## INSTRUCTIONS
**a.** In the passage on Venus and exoplanets, reproduce word for word the part starting with "The search for" and going on through "in January 2020.".
**b.** According to the passage on Venus and exoplanets, when was the Spitzer Space Telescope retired?

+++ TEXT BLOCK

Astronomers are intrigued by how volcanic activity can drive changes on planets. Venus, similar enough in size to Earth to be called its twin, may have once been more like our world.
“On Venus, volcanic carbon dioxide stayed in the atmosphere, pushing the planet into a runaway greenhouse state,” said study coauthor Stephen Kane, professor of planetary astrophysics at the University of California Riverside, in a statement. “Today, surface temperatures on Venus are more than 850 degrees Fahrenheit (454.4 degrees Celsius) — as hot as a wood-fired pizza oven — and odds of life there are slim. But it may not always have been that way. Volcanoes might be a big piece of the puzzle about what actually happened on Venus. Planets like LP 791-18d can shed important insights into how volcanoes shape planetary environments with time, including those of Venus and Earth.”
The search for planetary atmospheres
The larger planet LP 971-18 c is already on the list of targets that the James Webb Space Telescope will observe in the future, and now the study team believes that the newly spotted planet d is also a prime candidate. Astronomers are using the Webb telescope to search for signs of atmospheres around exoplanets and peer into them to determine the chemicals that make up these extraterrestrial atmospheres.
The discovery of LP 971-18 d points to the importance of data collected by space telescopes. The planetary system was one of the last observation targets of the Spitzer Space Telescope before the observatory was retired in January 2020.
“It is incredible to read about the continuation of discoveries and publications years beyond Spitzer’s end of mission,” said Joseph Hunt, Spitzer project manager at NASA’s Jet Propulsion Laboratory in Pasadena, California, in a statement. “That really shows the success of our first-class engineers and scientists. Together they built not only a spacecraft but also a data set that continues to be an asset for the astrophysics community.”

++++++
+++ SUPPLIED ENTRIES

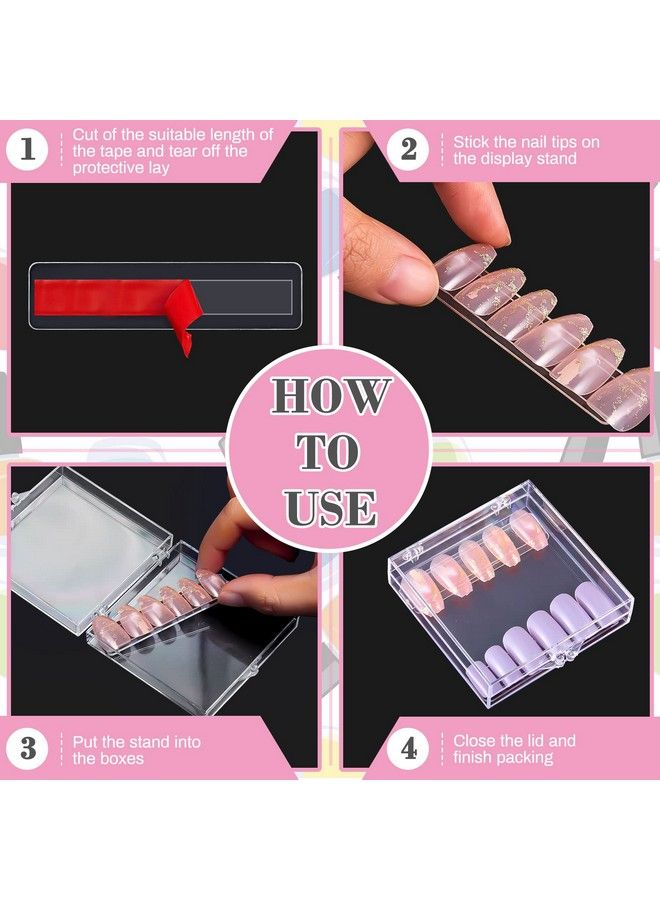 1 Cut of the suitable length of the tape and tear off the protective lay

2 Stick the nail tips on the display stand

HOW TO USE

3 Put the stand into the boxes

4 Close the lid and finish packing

++++++
+++ SUPPLIED ENTRIES

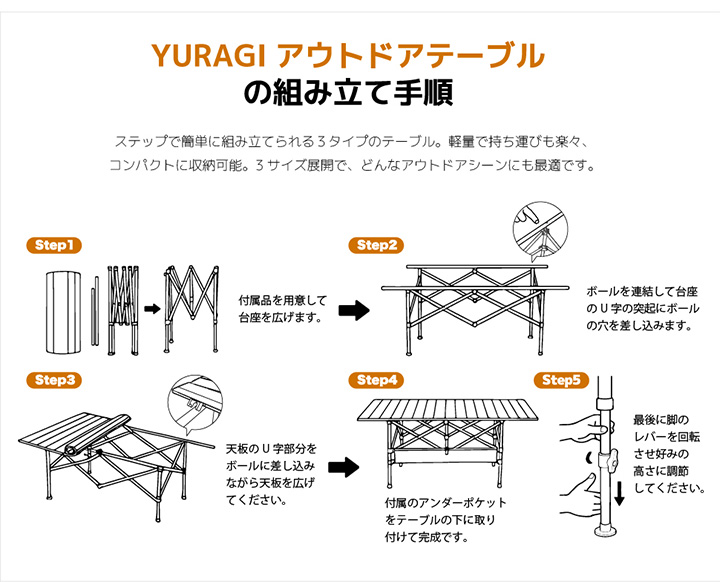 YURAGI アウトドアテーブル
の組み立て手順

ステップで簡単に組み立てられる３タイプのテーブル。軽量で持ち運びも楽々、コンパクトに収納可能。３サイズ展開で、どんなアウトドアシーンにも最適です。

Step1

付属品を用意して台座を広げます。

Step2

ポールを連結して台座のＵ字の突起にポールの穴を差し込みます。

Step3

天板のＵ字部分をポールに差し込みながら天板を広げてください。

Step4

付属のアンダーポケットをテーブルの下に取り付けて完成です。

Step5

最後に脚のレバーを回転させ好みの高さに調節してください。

++++++
+++ SUPPLIED ENTRIES

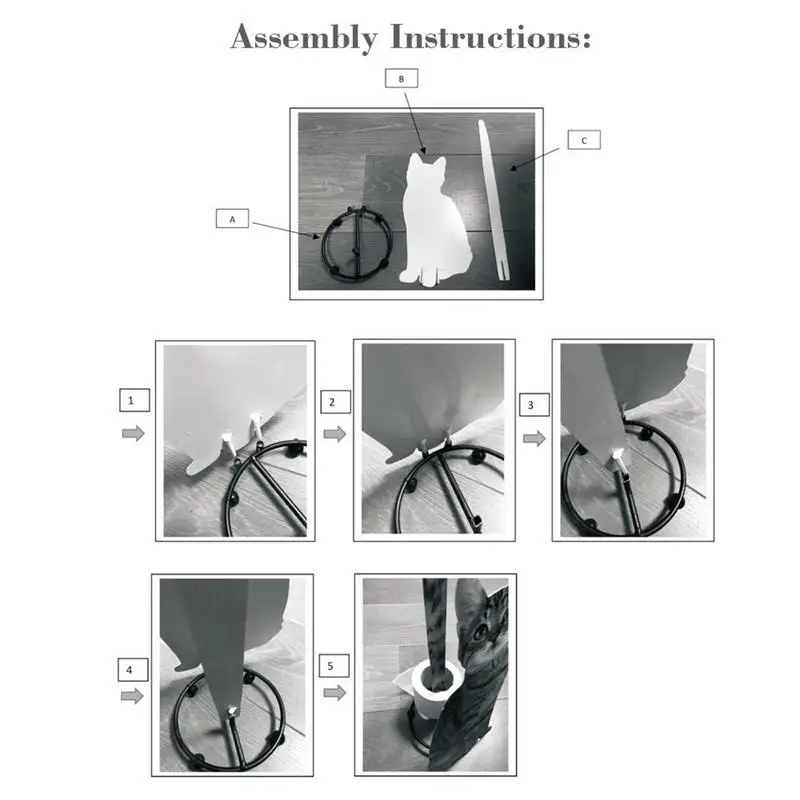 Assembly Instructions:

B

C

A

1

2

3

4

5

++++++

## OUTPUTS FOR THE TASKS
**a.**
The search for planetary atmospheres
The larger planet LP 971-18 c is already on the list of targets that the James Webb Space Telescope will observe in the future, and now the study team believes that the newly spotted planet d is also a prime candidate. Astronomers are using the Webb telescope to search for signs of atmospheres around exoplanets and peer into them to determine the chemicals that make up these extraterrestrial atmospheres.
The discovery of LP 971-18 d points to the importance of data collected by space telescopes. The planetary system was one of the last observation targets of the Spitzer Space Telescope before the observatory was retired in January 2020.

**b.** In January 2020.